Cardiac tamponade is a condition in which the fibrous sac surrounding the heart fills with excess fluid or blood, suppressing the heart’s ability to beat properly. Tamponade is treated by pericardiocentesis, the gentle insertion of the needle of a syringe into the pericardial sac (avoiding the heart itself) on an angle, usually from just below the sternum, and gently withdrawing the tamponading fluids.

History of discoveries
The valves of the heart were discovered by a physician of the Hippocratean school around the 4th century BC. However, their function was not properly understood then. Because blood pools in the veins after death, arteries look empty. Ancient anatomists assumed they were filled with air and that they were for transport of air.

Philosophers distinguished veins from arteries, but thought the pulse was a property of arteries themselves. Erasistratos observed the arteries that were cut during life bleed. He ascribed the fact to the phenomenon that air escaping from an artery is replaced with blood which entered by very small vessels between veins and arteries. Thus he apparently postulated capillaries, but with reversed flow of blood.
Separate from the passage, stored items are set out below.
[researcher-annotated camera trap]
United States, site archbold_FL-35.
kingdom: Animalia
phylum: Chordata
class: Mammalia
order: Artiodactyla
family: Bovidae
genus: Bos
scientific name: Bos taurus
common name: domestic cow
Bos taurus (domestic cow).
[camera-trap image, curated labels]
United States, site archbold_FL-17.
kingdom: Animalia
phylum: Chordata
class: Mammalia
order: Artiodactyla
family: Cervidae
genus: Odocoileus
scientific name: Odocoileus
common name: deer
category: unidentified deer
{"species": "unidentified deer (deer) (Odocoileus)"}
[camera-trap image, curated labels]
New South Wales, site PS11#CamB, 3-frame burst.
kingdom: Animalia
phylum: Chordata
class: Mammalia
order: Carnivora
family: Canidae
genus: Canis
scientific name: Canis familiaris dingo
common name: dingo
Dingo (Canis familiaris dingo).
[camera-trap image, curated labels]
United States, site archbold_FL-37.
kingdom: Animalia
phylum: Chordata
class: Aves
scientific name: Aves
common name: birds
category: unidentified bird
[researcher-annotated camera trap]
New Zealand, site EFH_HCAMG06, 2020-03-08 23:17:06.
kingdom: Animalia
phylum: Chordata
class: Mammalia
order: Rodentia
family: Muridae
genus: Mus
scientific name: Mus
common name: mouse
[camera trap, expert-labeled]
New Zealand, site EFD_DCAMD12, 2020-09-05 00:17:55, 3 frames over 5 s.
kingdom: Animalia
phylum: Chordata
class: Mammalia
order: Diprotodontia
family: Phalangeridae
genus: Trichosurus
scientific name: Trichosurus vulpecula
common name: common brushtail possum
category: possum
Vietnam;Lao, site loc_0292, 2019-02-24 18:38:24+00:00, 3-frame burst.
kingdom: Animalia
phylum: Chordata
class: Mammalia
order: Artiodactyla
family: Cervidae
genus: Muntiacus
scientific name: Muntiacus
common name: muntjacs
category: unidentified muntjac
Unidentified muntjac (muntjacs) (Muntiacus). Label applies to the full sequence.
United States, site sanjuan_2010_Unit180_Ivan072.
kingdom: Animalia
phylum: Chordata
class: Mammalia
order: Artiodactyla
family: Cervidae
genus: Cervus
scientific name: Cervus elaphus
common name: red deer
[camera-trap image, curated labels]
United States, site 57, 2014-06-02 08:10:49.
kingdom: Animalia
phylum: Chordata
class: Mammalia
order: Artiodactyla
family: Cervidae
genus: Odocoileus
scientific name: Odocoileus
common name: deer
The 2nd century AD, Greek physician Galenos (Galen) knew blood vessels carried blood and identified venous (dark red) and arterial (brighter and thinner) blood, each with distinct and separate functions. Growth and energy were derived from venous blood created in the liver from chyle, while arterial blood gave vitality by containing pneuma (air) and originated in the heart. Blood flowed from both creating organs to all parts of the body, where it was consumed and there was no return of blood to the heart or liver. The heart did not pump blood around, the heart’s motion sucked blood in during diastole and the blood moved by the pulsation of the arteries themselves.

Galen believed the arterial blood was created by venous blood passing from the left ventricle to the right through ‘pores’ in the interventricular septum, while air passed from the lungs via the pulmonary artery to the left side of the heart. As the arterial blood was created, ‘sooty’ vapors were created and passed to the lungs, also via the pulmonary artery, to be exhaled.